_Document excerpt_
-- -- --
Van Gorder v. United States

21 F.2d 939 | 8th Cir. | 1927

21 F.2d 939 (1927)

VAN GORDER
v.
UNITED STATES.

No. 7804.

Circuit Court of Appeals, Eighth Circuit.

October 5, 1927.

Hayes Van Gorder, in pro. per.

Louis H. Breuer, U. S. Atty., of Rolla, Mo., and C. J. Stattler, Asst. U. S. Atty., of St. Louis, Mo.

Before SANBORN and BOOTH, Circuit Judges, and PHILLIPS, District Judge.

WALTER H. SANBORN, Circuit Judge.

The defendant below was convicted of stealing two post office keys suited and used to *940 open street post office boxes in Poplar Bluff, Mo., on the 17th day of January, 1924, in violation of title 18, section 314, U. S. C., which defines and denounces such an offense under penalties of a fine of not more than $500 and imprisonment for not more than 10 years. The sentence imposed upon the defendant was confinement in the penitentiary at Leavenworth, Kan., for five years and the payment of a fine of $100. He assigned many alleged errors in the trial of his case, one of which is that there was no evidence of his guilt sufficient to sustain a verdict against him.

The charge against him was that on or about the 17th day of January, 1924, he "feloniously did steal, take, and remove from the United States post office at the city of Poplar Bluff" two keys, which were properly described and alleged to have been the property of the United States. Mr. Whitworth testified that he had been the postmaster in Poplar Bluff since June 15, 1921; that the post office was entered through a rear window in the building during the night of January 17, 1924; that the screen had been torn off and the window raised; and that the two keys and some stamps were missing the next day. On cross-examination he testified that the two keys were used by the city carriers for opening the street letter boxes; that he had four letter carriers who had access to the keys and to other similar keys; that these keys were kept in the register division and put out to them mornings by the man in the money order department; that he had several sets of these keys, and that they would unlock any of the street letter boxes in Poplar Bluff; that these keys were supposed to be kept during the night after the last collection of mail in the vault in the money order side; that one of these keys was not kept there on the night of January 17, 1924; that he did not know of his own knowledge whether or not any one entered the building at all; that he drew that conclusion from the fact that there was some property missing. On cross-examination by the court he testified that he knew the defendant, that he was not connected with the post office at Poplar Bluff in any capacity while he had been postmaster; that it had been three or four years before he became postmaster in June, 1921, since the defendant had worked in that post office; and that he had not seen him in Poplar Bluff just prior to January 17, 1924.
-- -- --
_Data excerpt_
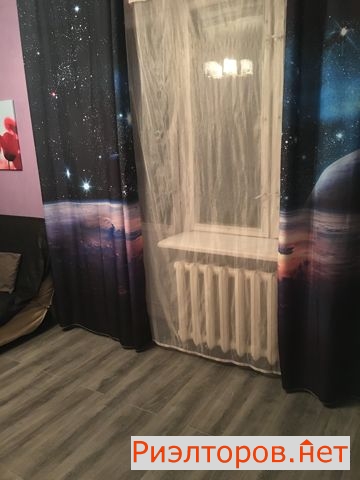 ����� �������� �������� ������� 15 (���� �2)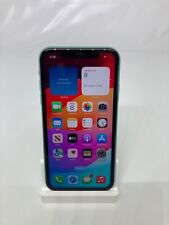 iphone 11 64 gb for sale  Aurora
-- -- --
_Parts of the exercise_
(1) Using the court opinion, answer these questions:
(a) What sentence was imposed on the defendant?
(b) Since what date had Mr. Whitworth been the postmaster in Poplar Bluff?
(c) How many letter carriers had access to the keys?
(2) Rewrite everything in the court opinion from "Circuit Court of" down to "St. Louis, Mo.", changing "Rolla" to "Jefferson City".

_Outputs by task_
(1)
(a) Confinement in the penitentiary at Leavenworth, Kan., for five years and the payment of a fine of $100.
(b) June 15, 1921.
(c) Four.

(2)
Circuit Court of Appeals, Eighth Circuit.

October 5, 1927.

Hayes Van Gorder, in pro. per.

Louis H. Breuer, U. S. Atty., of Jefferson City, Mo., and C. J. Stattler, Asst. U. S. Atty., of St. Louis, Mo.